-- DATA follows --
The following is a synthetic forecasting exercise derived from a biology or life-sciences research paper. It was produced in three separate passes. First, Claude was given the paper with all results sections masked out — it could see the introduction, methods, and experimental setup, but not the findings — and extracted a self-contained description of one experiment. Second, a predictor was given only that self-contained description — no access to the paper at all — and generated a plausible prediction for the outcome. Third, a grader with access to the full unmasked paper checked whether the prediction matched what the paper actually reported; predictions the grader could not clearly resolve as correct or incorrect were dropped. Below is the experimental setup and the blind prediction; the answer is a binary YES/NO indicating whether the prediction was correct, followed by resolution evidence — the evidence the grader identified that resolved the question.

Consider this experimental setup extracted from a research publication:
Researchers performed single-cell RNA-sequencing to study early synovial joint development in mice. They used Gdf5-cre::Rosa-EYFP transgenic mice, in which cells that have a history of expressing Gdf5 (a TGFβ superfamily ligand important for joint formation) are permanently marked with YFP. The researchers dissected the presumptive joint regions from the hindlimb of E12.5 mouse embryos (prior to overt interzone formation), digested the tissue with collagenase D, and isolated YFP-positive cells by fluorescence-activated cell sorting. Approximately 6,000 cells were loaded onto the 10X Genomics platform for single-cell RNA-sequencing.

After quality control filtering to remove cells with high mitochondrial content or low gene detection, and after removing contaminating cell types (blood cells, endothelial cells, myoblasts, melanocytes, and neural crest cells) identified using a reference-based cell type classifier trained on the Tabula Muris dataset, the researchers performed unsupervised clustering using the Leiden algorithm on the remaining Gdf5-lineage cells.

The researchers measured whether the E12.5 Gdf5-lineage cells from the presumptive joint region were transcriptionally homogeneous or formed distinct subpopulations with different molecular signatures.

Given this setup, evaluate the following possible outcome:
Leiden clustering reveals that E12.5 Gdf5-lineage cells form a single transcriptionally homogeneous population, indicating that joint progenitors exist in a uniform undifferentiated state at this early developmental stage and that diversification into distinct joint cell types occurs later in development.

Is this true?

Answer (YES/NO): NO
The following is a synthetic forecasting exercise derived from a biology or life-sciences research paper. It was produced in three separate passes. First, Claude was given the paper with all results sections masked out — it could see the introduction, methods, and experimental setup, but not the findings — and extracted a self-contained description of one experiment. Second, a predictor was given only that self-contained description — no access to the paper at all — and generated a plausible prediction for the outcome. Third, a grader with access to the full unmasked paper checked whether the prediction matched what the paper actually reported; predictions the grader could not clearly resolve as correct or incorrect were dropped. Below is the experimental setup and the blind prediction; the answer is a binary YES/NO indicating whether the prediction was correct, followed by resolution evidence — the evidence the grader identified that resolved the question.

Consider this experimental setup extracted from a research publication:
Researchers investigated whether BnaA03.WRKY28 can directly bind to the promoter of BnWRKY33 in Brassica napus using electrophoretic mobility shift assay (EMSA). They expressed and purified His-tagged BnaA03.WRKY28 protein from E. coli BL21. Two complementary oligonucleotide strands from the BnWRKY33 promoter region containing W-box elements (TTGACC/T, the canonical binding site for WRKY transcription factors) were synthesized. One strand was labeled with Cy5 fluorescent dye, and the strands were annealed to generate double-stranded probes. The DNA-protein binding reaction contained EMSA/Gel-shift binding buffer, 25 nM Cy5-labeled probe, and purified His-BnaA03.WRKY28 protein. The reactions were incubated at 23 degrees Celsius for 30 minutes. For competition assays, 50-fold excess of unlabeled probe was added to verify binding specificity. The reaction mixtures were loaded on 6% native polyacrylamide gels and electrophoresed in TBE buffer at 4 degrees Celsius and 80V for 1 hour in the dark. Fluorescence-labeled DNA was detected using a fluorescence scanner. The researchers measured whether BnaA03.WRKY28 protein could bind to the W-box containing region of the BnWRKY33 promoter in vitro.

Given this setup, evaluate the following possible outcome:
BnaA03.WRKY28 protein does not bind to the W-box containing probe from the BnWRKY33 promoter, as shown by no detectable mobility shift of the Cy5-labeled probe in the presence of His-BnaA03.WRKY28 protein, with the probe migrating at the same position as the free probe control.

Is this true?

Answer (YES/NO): NO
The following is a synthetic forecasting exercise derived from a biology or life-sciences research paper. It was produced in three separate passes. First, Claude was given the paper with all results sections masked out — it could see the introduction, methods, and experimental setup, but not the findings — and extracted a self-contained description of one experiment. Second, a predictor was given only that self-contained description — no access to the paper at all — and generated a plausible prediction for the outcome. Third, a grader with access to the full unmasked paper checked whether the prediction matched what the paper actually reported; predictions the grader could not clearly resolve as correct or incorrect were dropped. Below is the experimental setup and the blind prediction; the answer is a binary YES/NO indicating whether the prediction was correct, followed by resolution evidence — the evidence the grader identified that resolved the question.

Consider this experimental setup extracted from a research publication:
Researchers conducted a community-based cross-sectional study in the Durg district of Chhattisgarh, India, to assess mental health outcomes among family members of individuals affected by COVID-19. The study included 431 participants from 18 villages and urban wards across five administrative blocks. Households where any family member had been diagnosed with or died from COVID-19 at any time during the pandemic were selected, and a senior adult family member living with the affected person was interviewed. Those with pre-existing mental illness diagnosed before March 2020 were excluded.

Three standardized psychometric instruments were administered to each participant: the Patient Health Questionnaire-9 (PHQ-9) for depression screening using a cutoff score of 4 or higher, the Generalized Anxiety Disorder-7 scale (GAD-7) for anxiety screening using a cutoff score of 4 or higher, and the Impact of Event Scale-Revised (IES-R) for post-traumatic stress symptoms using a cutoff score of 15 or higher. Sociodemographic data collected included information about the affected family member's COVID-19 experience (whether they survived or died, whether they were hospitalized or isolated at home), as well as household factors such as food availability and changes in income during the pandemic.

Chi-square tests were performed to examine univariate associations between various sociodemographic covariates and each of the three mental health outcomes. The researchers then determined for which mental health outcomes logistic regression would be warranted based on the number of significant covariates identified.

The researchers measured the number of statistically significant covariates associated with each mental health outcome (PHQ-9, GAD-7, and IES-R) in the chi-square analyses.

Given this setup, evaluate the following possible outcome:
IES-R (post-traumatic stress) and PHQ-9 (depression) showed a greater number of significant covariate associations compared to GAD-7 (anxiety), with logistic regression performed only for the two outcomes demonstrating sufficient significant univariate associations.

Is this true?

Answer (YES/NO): NO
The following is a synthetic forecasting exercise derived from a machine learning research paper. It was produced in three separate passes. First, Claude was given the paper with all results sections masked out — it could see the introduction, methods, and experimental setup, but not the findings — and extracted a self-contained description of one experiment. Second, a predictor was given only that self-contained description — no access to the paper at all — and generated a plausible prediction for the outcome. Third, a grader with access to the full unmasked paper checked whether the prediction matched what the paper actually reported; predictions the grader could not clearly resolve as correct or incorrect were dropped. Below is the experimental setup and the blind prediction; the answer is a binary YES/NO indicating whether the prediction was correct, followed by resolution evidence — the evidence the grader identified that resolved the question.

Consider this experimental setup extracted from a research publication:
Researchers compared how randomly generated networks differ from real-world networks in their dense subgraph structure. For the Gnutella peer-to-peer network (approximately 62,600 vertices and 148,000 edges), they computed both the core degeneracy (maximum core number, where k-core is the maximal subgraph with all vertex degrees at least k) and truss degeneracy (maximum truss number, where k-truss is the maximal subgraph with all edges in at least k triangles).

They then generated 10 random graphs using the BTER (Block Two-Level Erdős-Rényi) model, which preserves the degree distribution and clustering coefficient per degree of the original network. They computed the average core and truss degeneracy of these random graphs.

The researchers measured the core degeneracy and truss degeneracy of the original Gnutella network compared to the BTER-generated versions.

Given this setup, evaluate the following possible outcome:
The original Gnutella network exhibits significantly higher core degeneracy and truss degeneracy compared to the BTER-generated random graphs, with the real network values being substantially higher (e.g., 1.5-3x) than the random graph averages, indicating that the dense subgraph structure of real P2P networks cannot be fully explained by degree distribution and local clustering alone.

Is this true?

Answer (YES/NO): NO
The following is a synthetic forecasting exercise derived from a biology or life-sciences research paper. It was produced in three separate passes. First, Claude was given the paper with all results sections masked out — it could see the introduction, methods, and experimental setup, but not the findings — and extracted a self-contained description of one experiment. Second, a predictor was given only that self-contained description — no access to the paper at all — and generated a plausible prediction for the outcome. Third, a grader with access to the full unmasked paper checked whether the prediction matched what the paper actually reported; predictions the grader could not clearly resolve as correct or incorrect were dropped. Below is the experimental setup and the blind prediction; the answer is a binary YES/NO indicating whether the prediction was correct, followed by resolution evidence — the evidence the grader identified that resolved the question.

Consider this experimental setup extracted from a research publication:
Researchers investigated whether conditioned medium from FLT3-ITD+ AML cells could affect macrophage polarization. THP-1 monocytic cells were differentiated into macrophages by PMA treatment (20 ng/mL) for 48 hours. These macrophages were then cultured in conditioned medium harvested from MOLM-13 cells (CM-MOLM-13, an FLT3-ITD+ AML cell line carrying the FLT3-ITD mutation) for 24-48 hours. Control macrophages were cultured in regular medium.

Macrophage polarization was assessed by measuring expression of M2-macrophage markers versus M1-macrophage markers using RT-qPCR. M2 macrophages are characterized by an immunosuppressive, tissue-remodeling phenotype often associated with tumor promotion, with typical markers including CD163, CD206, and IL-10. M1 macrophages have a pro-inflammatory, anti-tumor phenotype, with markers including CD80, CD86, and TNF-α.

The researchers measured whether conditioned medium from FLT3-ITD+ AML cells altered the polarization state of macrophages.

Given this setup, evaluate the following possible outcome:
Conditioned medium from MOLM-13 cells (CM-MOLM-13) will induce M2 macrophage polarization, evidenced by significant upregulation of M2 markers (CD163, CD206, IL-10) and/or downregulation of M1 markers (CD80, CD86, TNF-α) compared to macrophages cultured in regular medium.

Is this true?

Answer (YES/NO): YES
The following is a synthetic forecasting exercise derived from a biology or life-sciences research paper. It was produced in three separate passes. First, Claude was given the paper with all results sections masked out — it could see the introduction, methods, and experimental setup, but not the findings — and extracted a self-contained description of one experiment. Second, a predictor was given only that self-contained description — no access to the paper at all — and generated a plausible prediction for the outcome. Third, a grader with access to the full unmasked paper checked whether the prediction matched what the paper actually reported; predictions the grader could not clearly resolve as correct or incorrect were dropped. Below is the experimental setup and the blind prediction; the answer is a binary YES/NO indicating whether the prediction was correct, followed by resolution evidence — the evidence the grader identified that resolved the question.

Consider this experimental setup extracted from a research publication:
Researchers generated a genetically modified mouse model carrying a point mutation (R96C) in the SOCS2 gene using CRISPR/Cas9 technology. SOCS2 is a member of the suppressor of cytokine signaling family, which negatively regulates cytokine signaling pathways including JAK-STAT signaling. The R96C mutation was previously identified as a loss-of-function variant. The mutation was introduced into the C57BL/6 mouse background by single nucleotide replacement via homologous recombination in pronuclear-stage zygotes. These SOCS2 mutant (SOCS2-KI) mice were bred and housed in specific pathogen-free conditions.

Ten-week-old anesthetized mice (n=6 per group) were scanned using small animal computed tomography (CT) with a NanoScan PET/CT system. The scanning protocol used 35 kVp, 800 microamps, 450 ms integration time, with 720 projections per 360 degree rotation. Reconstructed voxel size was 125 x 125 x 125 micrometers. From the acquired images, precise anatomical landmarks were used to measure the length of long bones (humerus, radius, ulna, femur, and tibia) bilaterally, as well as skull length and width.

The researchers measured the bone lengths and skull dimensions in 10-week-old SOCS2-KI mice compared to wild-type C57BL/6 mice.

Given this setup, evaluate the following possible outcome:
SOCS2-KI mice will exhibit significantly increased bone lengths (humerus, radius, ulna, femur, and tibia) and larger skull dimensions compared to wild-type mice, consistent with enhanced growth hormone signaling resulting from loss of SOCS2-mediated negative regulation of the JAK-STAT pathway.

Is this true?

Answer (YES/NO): YES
-- DATA concluded --
* [WORK TASK]
In the records above, find the line containing "SOCS2-KI mice will"; please retype it and every line after it through the last line, exactly and with nothing else.

* [EXERCISE OUTPUT]
SOCS2-KI mice will exhibit significantly increased bone lengths (humerus, radius, ulna, femur, and tibia) and larger skull dimensions compared to wild-type mice, consistent with enhanced growth hormone signaling resulting from loss of SOCS2-mediated negative regulation of the JAK-STAT pathway.

Is this true?

Answer (YES/NO): YES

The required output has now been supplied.